- [Given instruction] List every line of the data below that contains the string "instances", matching case exactly.

* Begin Record set *

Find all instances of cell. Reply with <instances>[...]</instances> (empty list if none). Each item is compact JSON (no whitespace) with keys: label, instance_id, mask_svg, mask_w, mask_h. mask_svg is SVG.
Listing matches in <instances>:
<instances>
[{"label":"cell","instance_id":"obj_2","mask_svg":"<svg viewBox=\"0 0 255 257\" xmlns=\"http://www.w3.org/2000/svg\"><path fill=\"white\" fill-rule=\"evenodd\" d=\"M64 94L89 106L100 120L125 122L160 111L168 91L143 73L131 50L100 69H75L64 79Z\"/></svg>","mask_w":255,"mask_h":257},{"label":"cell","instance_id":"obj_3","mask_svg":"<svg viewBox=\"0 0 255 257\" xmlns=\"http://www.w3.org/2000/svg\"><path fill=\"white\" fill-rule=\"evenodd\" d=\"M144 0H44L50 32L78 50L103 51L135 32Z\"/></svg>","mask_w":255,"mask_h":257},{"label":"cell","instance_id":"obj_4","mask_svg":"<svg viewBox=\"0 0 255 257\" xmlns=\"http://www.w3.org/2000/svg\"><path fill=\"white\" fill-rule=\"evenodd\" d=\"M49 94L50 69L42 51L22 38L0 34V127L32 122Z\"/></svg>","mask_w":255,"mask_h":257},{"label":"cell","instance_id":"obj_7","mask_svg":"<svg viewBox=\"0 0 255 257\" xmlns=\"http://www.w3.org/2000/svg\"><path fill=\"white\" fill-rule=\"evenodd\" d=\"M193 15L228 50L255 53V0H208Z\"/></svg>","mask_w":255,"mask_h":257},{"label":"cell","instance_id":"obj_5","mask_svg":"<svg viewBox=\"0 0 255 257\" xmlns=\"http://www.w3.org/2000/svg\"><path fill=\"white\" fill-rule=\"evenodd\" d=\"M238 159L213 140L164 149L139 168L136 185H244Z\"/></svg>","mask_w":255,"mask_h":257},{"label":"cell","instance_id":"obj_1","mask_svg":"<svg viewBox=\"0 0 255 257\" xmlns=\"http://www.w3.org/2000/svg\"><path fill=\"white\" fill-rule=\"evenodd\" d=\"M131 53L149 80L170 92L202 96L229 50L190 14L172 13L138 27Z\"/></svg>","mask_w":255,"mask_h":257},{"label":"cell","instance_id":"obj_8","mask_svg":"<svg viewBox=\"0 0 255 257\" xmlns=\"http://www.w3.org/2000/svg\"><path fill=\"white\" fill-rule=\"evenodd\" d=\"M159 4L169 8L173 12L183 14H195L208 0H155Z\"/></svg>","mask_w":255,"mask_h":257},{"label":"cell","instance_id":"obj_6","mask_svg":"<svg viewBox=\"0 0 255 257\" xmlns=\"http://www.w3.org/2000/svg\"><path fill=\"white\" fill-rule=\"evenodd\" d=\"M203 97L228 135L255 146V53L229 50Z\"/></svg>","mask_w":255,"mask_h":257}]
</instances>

* End Record set *

- [The output]
Find all instances of cell. Reply with <instances>[...]</instances> (empty list if none). Each item is compact JSON (no whitespace) with keys: label, instance_id, mask_svg, mask_w, mask_h. mask_svg is SVG.
Listing matches in <instances>:
<instances>
</instances>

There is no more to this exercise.